DIRECTIONS:
A – In the forum thread on Concorde's autostabilization, what did the amount of rudder applied for a given roll demand depend on?
B – Carry on the forum thread on Concorde's autostabilization, picking up right after its last sentence.

SUPPLIED PASSAGE:

Since there was no separate 'auto-rudder engage' control switch (the function was permanently active), and it was only mentioned very much in passing during training, some pilots were not even aware it existed.......

CJ

Thumbs Up for CJ, CliveL, M2Dude and other guys.:ok:

I'm wondering that does the auto-stab function in yaw axis does apply some
rudder when pilot fly the aircraft by his hand to prevent the sideslip or
dutchroll or not?

Also, does the auto stab does "modify" some pilot input to minimize the effect
of the turbulence all the time when airplane encounter the turbulence or only
when the AP are in the "TURB" mode? Does it help to reduce the stress on the
aircraft like the "load alleviation" on the moder aircraft like A380?

And final the final question, how the camber help to reduce the shifting
position of the center of pressure on the Concorde and if possible where is it
on the wing?

Thanks for all of yours reply.

Best regards

ChristiaanJ
But this was the beauty of Concorde, there was so much in the way of automatic protections and enhancements 'built in' that one could quite quite reasonably take it all for granted. That was definately true for most of the AFCS computation. (It's all your fault ChristiaanJ for helping to design such a great system :D).
And now we have CliveL joining this thread, one of the true 'fathers of Concorde', it can only become even more fascinating with his inputs here.
(BTW, this thread has now passed 100,000 viewings in just four short months :)).

Best regards
Dude :O

MrVortex
Concorde had triple-axis auto stabilisation, where pilot demands were routed via an AUTOSTAB COMPUTER and summed with any stabilisation demands. There was automatc roll/yaw crossfeed, where for a given roll demand there was a coresponding amount of rudder applied, the amount of which was a function of Mach number. As far as 'dutch roll' etc the autostab system employed rate gyros in the same way as a conventional 'yaw damper' would operate in an inferior :sad:(oops, my bad.. I mean SLOWER) aircraft.
The AUTOSTAB operated full time, irrespective of AFCS mode. (Perhaps EXWOK, NW1 or one of the other boys will confirm that TURB mode was seldom EVER used in airline service. It was a (if I remember correctly) a Pitch/HDG hold autopilot mode with reduced gain).

Best regards
Dude :O

Firstly; Thanks AZR!

Then, yes the autostabiliser does provide yaw damping to control the Dutch roll, but there was also (from memory) some roll damping.

Rows taken from a spatial reasoning dataset:

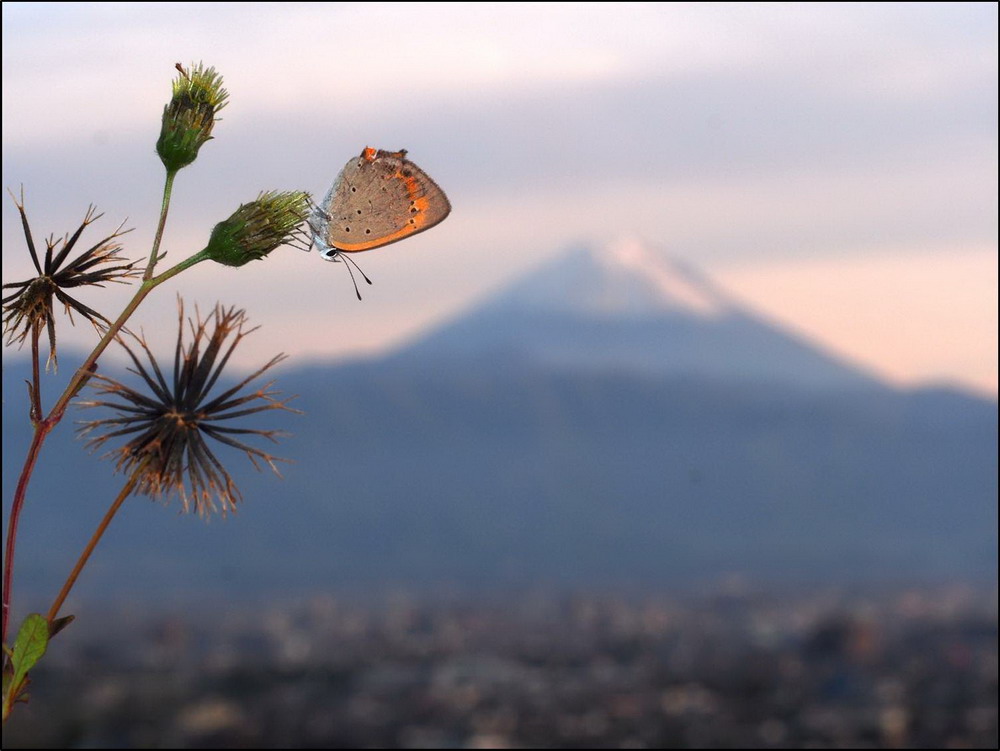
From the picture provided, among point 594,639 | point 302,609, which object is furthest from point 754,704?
point 302,609

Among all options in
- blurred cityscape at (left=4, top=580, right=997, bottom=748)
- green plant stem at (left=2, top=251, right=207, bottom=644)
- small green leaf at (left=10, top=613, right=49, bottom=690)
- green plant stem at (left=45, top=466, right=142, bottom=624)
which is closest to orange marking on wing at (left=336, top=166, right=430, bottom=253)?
green plant stem at (left=2, top=251, right=207, bottom=644)

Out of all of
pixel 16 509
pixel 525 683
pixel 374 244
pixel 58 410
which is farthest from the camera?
pixel 525 683

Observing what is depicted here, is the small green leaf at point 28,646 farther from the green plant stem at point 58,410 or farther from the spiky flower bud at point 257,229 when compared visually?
the spiky flower bud at point 257,229

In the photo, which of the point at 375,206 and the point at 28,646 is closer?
the point at 28,646

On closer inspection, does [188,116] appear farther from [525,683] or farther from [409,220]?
[525,683]

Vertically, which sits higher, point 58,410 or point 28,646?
point 58,410

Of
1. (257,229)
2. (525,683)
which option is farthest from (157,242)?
(525,683)

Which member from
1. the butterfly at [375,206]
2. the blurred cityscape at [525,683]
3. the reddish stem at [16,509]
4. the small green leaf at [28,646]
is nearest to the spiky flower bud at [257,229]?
the butterfly at [375,206]

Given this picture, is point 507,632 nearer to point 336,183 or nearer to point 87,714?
point 87,714
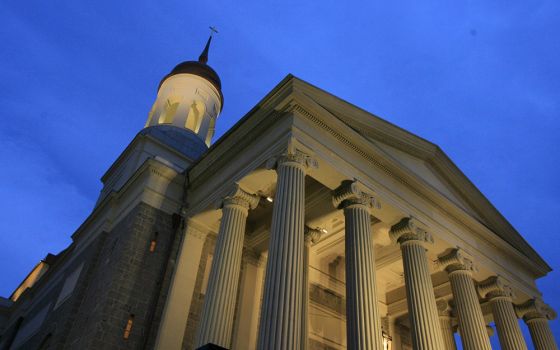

ANSWERS FOR THIS EXERCISE:
A – Mach number

B –
No, there is no load alleviation function. Concorde had a very low aspect ratio wing which gives in turn a very low lift curve slope, so the loads coming from hitting gusts are quite modest and load alleviation was not needed. The autostabiliser was working all the time, not just when A/P was engaged. Since the span was also low the manoeuvre bending moment was also small so again load alleviation was not required. BTW, I believe that the A380 load alleviation is just this manoeuvre case not gust loads. The A320 had gust load alleviation on early models, but it proved to be a pain in the neck and was gratefully dropped when the MTOW went up and made manoeuvre loads the critical design case.

Finally, the camber is spread all over the wing. In cross section it looks like a banana with the bent bit like a shallow 'U' and the leading edge drooped downwards, so the whole thing lookss like a distorted 'S'

CliveL

Was just just the prototypes, or also the production aircraft, where the outer part of the wings ('A' tanks) was designed to flex a little to create some reflex in the cruise, in order to reduce the aft movement of the CP?

Turb mode
 

'Dude -

I didn't ever use this mode, and never saw anybody else use it.

Significant turbulence was almost unheard of in supercruise - light to mod was the worst I ever had. Subsonic one would be subject to the same air as the blunties, but in an aircraft which had a high wing loading and good controls. Once you got down into the low-level turbulence on a windy day (say 2000' and below) you were in vortex lift and this seemed even better.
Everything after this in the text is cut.